The Federal Deposit Insurance Corp. seized All American Bank of Des Plaines, Ill., with one branch, $37.8 million in assets and $33.4 million in deposits. International Bank of Chicago, based in Chicago, agreed to assume the assets and deposits of the failed bank.

The failure of All American Bank is expected to cost the deposit insurance fund $6.5 million.

Illinois has been one of the hardest-hit states for bank failures. Regulators closed 16 banks in the state last year. All American Bank is the ninth Illinois lender shut down this year.

California, Florida and Georgia also have seen large numbers of bank failures.

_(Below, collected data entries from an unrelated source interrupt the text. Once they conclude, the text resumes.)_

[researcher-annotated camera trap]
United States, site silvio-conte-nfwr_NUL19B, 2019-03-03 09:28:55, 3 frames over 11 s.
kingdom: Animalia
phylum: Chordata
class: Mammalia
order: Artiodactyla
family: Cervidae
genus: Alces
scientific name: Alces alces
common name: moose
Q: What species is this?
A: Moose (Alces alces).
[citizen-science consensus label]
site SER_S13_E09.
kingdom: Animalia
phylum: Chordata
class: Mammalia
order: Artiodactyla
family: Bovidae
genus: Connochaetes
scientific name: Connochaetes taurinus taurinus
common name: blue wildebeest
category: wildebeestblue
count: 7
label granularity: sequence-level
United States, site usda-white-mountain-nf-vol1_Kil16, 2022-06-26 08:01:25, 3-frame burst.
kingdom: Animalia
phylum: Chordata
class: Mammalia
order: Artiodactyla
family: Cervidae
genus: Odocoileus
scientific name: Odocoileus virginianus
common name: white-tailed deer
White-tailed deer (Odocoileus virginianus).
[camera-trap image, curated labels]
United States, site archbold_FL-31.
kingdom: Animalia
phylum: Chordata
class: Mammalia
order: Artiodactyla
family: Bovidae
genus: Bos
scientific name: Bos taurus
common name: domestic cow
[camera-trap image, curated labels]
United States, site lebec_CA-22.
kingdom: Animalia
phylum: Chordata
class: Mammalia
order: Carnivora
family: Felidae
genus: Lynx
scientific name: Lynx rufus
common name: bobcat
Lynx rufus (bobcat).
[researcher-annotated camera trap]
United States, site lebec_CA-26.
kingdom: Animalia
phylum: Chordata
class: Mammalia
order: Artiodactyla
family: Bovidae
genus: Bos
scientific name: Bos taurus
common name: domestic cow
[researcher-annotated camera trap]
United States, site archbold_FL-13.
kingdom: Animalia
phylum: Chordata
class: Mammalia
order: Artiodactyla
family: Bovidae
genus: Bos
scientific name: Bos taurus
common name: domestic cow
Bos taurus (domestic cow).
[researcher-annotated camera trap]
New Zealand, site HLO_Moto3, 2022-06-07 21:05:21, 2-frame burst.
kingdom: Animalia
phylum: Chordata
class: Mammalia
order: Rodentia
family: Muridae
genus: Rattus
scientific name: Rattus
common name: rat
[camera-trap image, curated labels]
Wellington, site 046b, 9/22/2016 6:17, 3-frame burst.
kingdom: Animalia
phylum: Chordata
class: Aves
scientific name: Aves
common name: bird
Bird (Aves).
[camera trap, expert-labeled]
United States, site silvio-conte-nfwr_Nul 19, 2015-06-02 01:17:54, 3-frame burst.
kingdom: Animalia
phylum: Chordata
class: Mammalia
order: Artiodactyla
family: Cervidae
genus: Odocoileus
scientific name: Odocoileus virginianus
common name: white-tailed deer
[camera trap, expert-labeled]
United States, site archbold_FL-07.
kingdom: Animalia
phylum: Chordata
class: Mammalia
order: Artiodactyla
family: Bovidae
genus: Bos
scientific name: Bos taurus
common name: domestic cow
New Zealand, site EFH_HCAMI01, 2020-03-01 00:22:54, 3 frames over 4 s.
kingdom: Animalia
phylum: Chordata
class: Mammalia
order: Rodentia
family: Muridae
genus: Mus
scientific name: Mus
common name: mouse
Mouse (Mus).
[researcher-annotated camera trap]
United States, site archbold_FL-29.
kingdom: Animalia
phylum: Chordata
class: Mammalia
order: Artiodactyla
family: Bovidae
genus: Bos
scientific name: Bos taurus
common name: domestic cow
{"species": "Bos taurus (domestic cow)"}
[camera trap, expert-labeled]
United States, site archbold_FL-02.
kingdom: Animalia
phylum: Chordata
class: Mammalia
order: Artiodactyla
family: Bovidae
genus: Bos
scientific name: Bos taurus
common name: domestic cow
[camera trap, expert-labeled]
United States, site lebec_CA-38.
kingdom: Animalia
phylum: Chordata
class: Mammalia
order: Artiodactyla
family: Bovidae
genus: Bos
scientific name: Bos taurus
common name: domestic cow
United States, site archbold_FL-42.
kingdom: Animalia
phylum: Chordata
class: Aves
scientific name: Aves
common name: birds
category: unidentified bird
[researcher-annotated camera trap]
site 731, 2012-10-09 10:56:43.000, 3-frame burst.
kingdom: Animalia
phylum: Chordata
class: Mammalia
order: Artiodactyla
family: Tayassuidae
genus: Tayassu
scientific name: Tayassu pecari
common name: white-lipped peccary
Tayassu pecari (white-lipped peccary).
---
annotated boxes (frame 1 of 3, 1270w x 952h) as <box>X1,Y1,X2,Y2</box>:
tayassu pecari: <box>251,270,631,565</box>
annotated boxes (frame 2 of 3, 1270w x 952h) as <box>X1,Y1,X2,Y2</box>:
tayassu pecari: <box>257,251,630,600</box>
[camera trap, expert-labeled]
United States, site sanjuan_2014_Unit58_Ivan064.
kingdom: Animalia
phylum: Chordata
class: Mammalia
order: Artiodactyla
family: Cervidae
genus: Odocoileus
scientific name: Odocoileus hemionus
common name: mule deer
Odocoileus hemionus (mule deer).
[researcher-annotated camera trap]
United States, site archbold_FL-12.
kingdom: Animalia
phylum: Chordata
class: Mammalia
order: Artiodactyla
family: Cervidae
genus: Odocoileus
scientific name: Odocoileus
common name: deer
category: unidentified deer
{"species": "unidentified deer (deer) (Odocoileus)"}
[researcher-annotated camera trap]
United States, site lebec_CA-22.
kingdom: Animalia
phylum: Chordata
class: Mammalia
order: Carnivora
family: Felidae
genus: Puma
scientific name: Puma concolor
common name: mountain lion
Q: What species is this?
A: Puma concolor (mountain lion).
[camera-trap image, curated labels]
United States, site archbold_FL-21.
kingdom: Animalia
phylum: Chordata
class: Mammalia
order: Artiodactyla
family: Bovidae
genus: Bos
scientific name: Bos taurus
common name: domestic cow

In all of 2010, regulators seized 157 banks, the most in any year since the savings and loan crisis two decades ago. Those failures cost around $23 billion. The FDIC has said 2010 likely was the high-water mark for bank failures from the Great Recession.

In 2009, there were 140 bank failures that cost the insurance fund about $36 billion, a higher price tag than in 2010 because the banks involved were bigger on average. Twenty-five banks failed in 2008, the year the financial crisis struck with force; only three were closed in 2007.

From 2008 through 2010, bank failures cost the fund $76.8 billion. The FDIC expects failures from 2011 through 2015 to cost $19 billion.

The deposit insurance fund fell into the red in 2009. With failures slowing, the FDIC's fund balance turned positive in the second quarter of this year; it stood at $3.9 billion as of June 30.